I beg to move,
That leave be given to bring in a Bill to give effect to schedule 6 to the Courts Act 2003;
to provide thereby for the imposition of unpaid work orders to pay financial penalties;
and for connected purposes.
I have sat as a magistrate for six years, and I and my colleagues frequently wonder whether, when fines are levied by the court, they will be fully paid off. There are currently 1,680,000 outstanding fines, as of March 2012. They are worth a total of £593 million. Last year a full £106 million was left unpaid and £54 million was spent trying to collect fines. Of course, the courts will always try to secure a full, up-front payment in court, but owing to an inability or unwillingness to pay in full, this does not always happen.

Given problem 1 –
In the speech, switch "magistrate" to "justice of the peace" and give everything from "I have sat as" down to "not always happen.".

Source material –
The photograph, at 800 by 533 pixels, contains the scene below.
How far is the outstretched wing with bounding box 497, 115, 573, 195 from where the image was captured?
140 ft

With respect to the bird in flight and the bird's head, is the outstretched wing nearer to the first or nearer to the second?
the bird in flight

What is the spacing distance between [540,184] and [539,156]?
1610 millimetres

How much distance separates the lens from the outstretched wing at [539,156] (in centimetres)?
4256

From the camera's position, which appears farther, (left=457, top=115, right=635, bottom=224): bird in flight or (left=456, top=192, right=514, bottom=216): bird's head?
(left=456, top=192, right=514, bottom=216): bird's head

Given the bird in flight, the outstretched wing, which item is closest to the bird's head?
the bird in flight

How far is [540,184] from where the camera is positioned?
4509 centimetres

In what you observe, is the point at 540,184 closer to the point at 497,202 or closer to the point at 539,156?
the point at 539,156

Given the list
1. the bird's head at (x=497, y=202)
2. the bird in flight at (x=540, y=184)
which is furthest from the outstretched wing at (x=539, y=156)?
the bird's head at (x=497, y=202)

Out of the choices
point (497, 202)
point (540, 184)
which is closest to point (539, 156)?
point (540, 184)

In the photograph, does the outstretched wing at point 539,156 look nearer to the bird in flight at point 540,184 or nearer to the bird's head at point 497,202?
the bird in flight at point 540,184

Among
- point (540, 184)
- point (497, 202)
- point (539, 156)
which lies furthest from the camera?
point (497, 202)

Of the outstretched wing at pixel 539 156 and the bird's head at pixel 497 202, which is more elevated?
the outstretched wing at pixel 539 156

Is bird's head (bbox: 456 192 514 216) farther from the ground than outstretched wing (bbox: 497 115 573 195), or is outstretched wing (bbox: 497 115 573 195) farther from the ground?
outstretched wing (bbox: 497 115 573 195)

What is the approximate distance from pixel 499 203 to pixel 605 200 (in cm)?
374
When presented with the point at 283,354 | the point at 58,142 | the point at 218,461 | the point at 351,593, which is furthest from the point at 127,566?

Given problem 2 –
Pick out every line of the rows that contains the string "which", and copy each one. Case counts.

Task answer 1 –
I have sat as a justice of the peace for six years, and I and my colleagues frequently wonder whether, when fines are levied by the court, they will be fully paid off. There are currently 1,680,000 outstanding fines, as of March 2012. They are worth a total of £593 million. Last year a full £106 million was left unpaid and £54 million was spent trying to collect fines. Of course, the courts will always try to secure a full, up-front payment in court, but owing to an inability or unwillingness to pay in full, this does not always happen.

Task answer 2 –
From the camera's position, which appears farther, (left=457, top=115, right=635, bottom=224): bird in flight or (left=456, top=192, right=514, bottom=216): bird's head?
Given the bird in flight, the outstretched wing, which item is closest to the bird's head?
which is furthest from the outstretched wing at (x=539, y=156)?
which is closest to point (539, 156)?
which lies furthest from the camera?
Of the outstretched wing at pixel 539 156 and the bird's head at pixel 497 202, which is more elevated?
When presented with the point at 283,354 | the point at 58,142 | the point at 218,461 | the point at 351,593, which is furthest from the point at 127,566?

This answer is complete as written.